• Exercise details:
Please print every record below exactly as written, leaving out the pictures.

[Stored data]
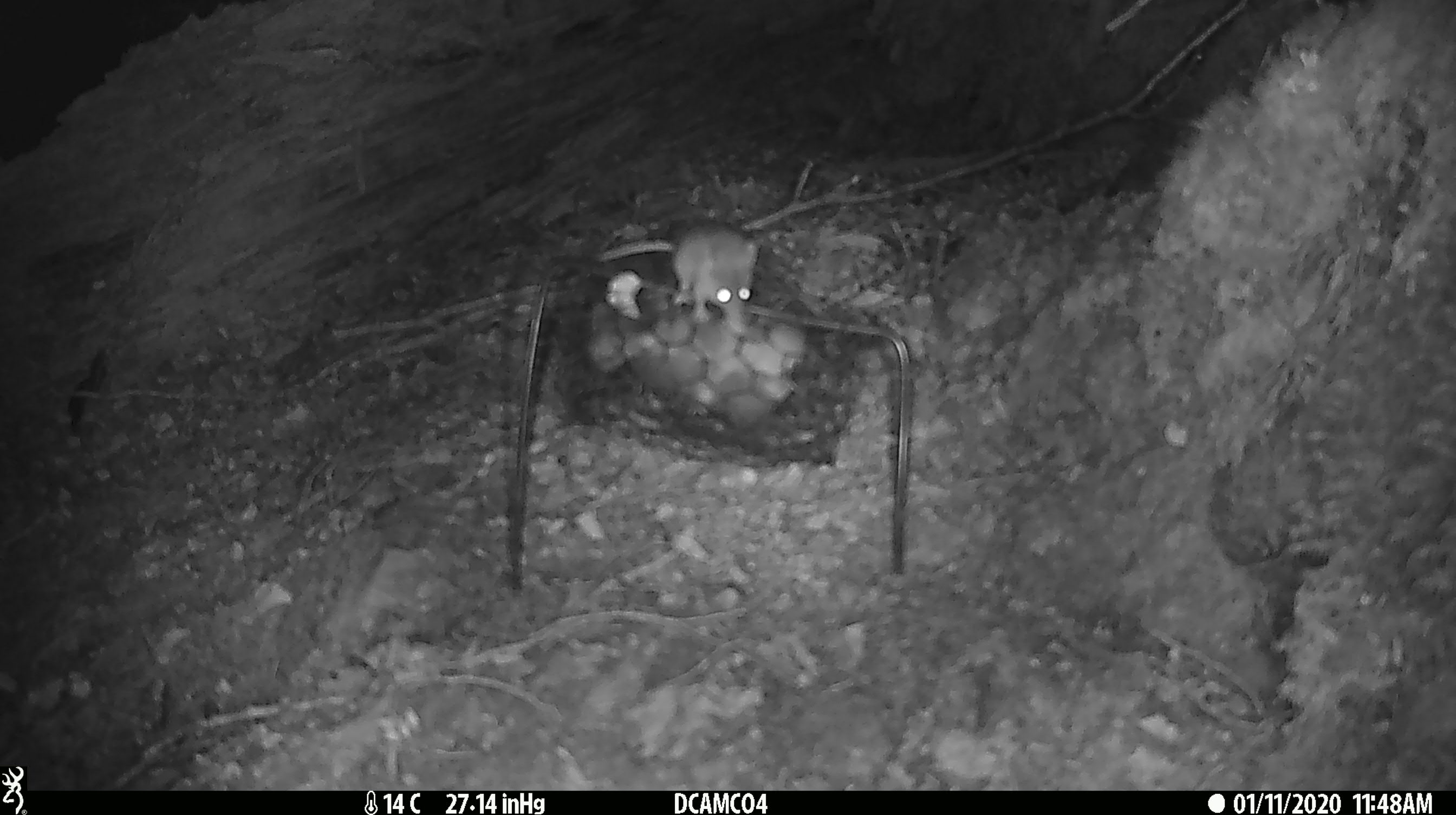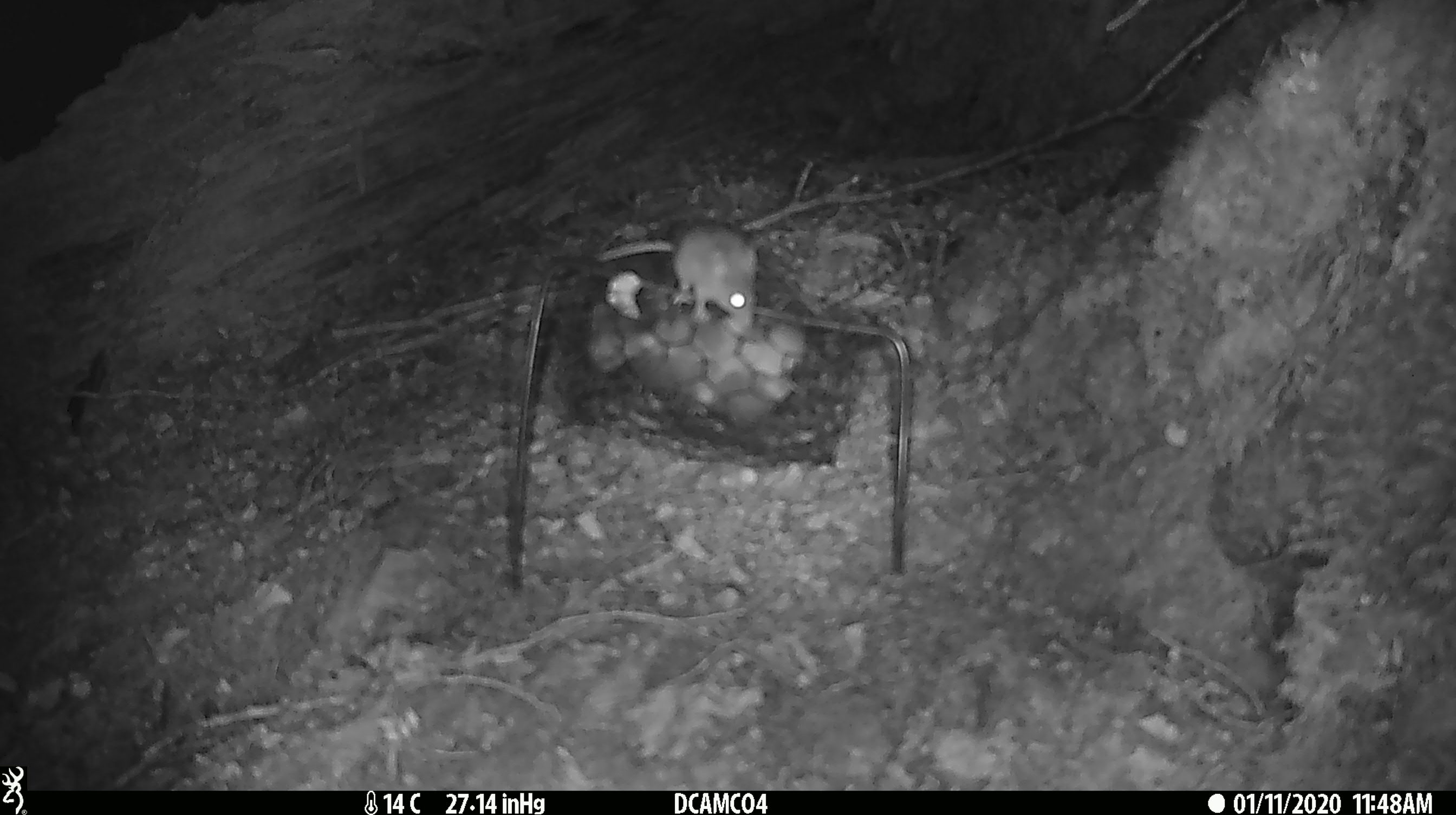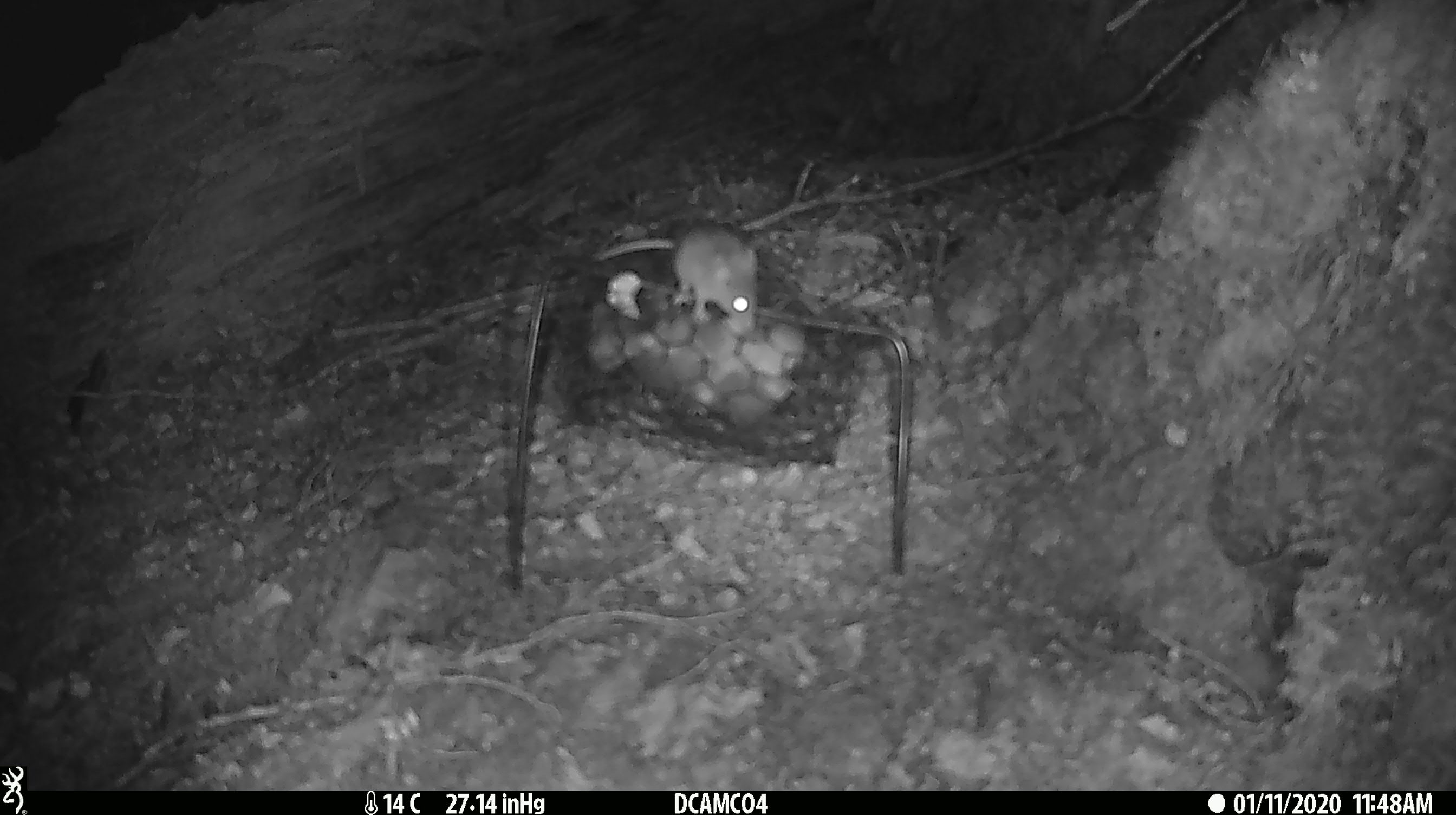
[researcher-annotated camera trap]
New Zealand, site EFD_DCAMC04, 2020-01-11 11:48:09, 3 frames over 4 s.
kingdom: Animalia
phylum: Chordata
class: Mammalia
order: Rodentia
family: Muridae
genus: Mus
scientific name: Mus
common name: mouse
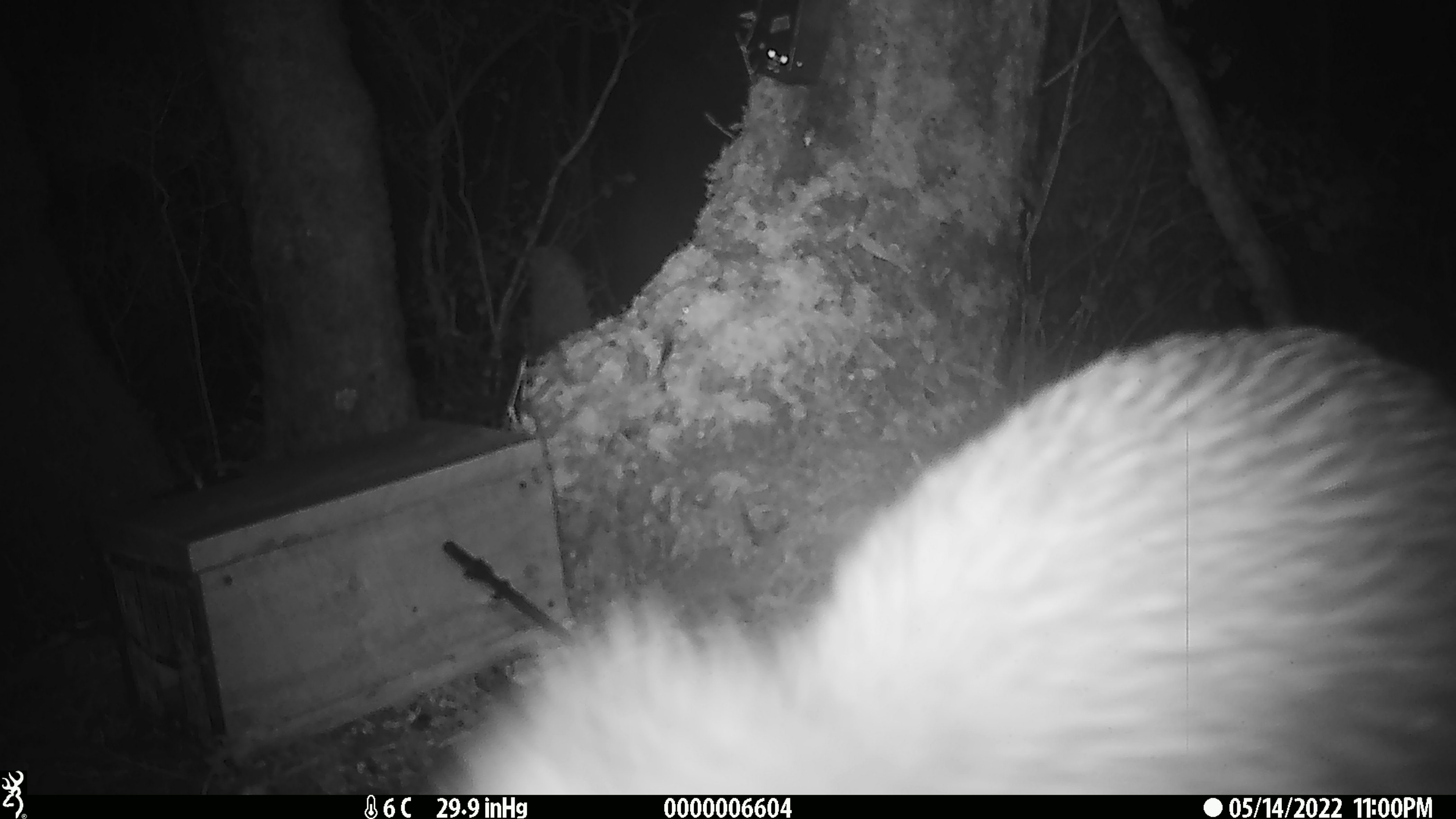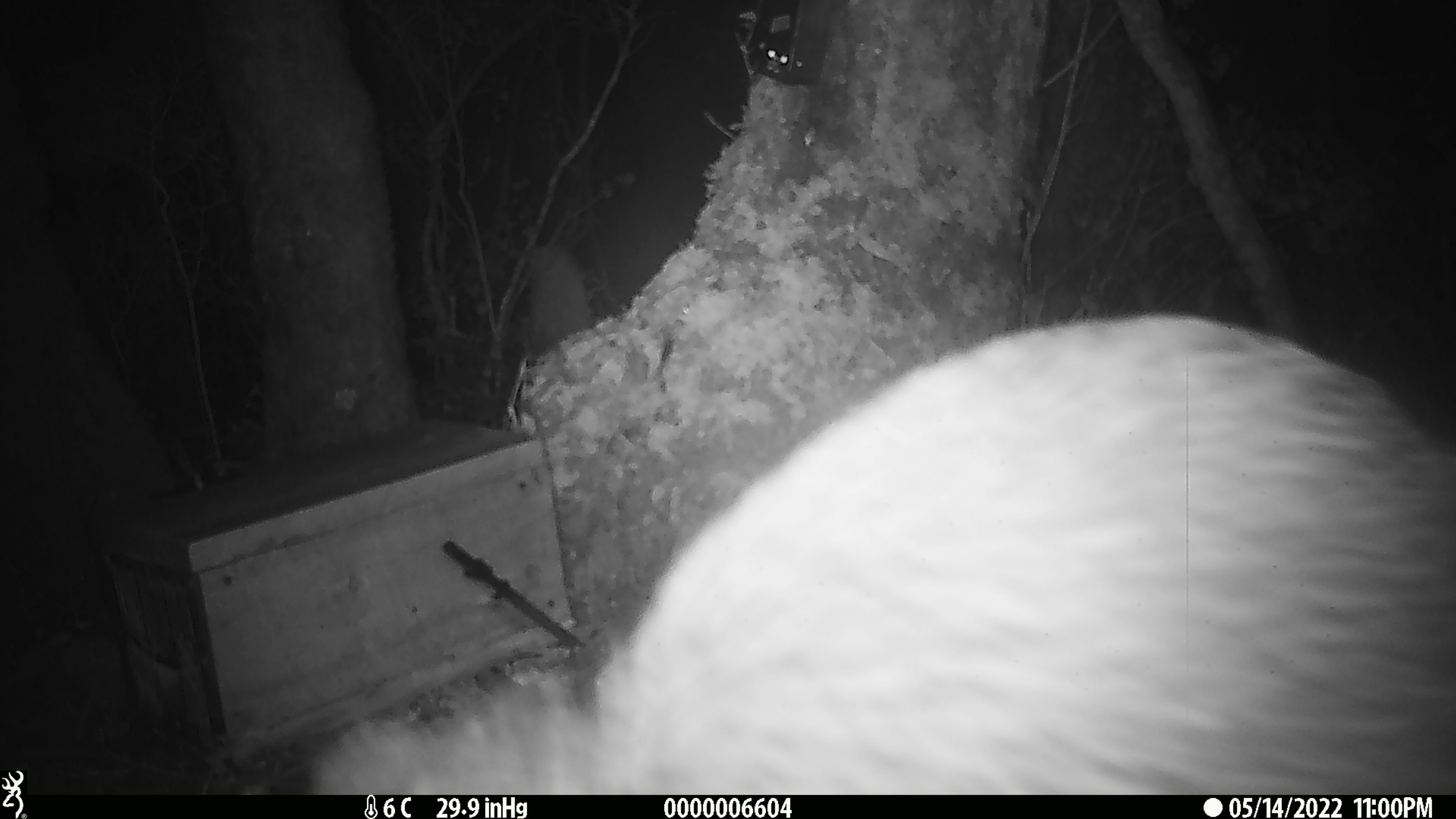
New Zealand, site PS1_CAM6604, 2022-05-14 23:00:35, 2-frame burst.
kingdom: Animalia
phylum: Chordata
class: Aves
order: Apterygiformes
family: Apterygidae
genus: Apteryx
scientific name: Apteryx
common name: kiwi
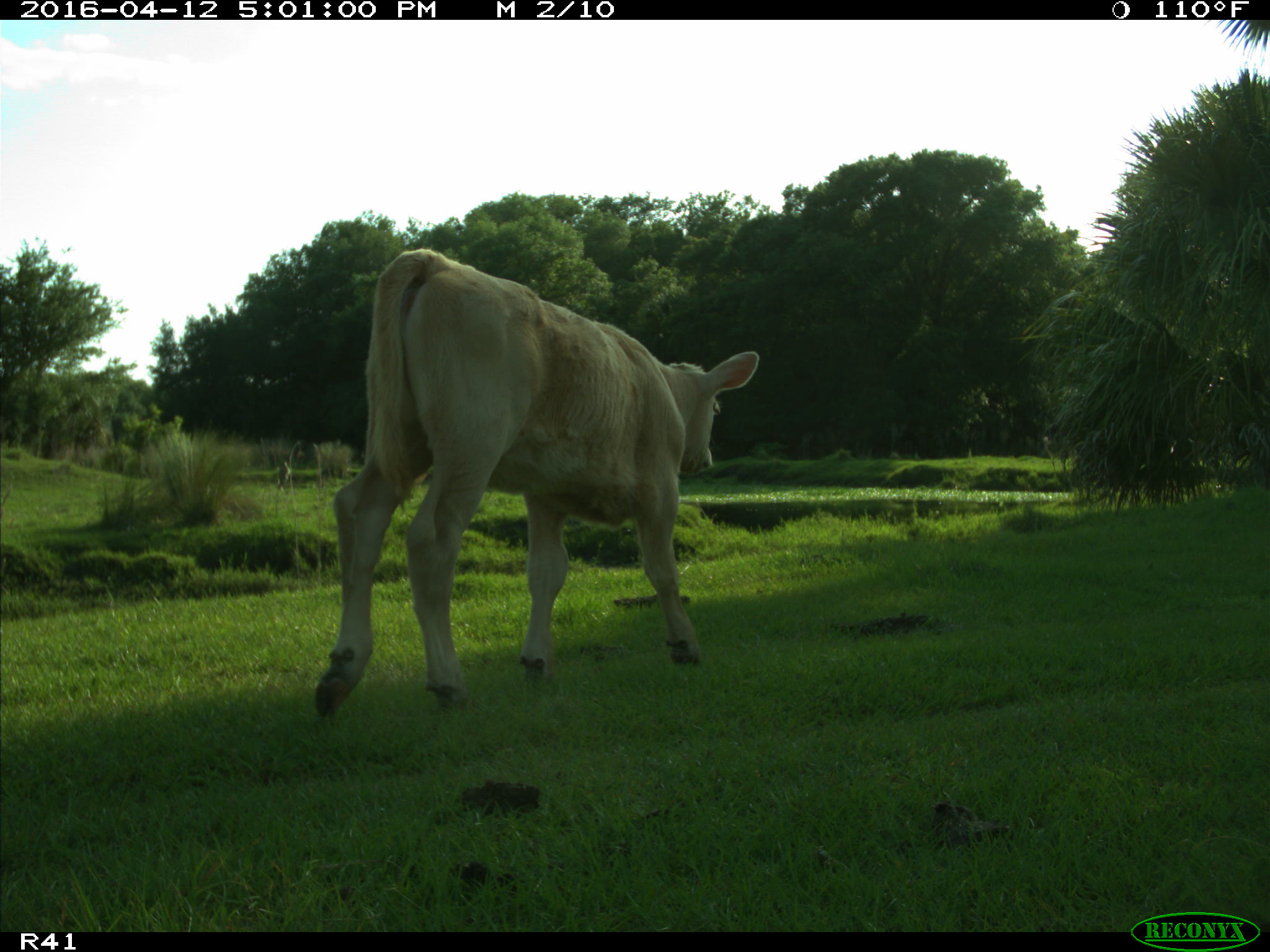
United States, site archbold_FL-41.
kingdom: Animalia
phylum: Chordata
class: Mammalia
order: Artiodactyla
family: Bovidae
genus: Bos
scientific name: Bos taurus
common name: domestic cow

• Written answer:
[researcher-annotated camera trap]
New Zealand, site EFD_DCAMC04, 2020-01-11 11:48:09, 3 frames over 4 s.
kingdom: Animalia
phylum: Chordata
class: Mammalia
order: Rodentia
family: Muridae
genus: Mus
scientific name: Mus
common name: mouse
New Zealand, site PS1_CAM6604, 2022-05-14 23:00:35, 2-frame burst.
kingdom: Animalia
phylum: Chordata
class: Aves
order: Apterygiformes
family: Apterygidae
genus: Apteryx
scientific name: Apteryx
common name: kiwi
United States, site archbold_FL-41.
kingdom: Animalia
phylum: Chordata
class: Mammalia
order: Artiodactyla
family: Bovidae
genus: Bos
scientific name: Bos taurus
common name: domestic cow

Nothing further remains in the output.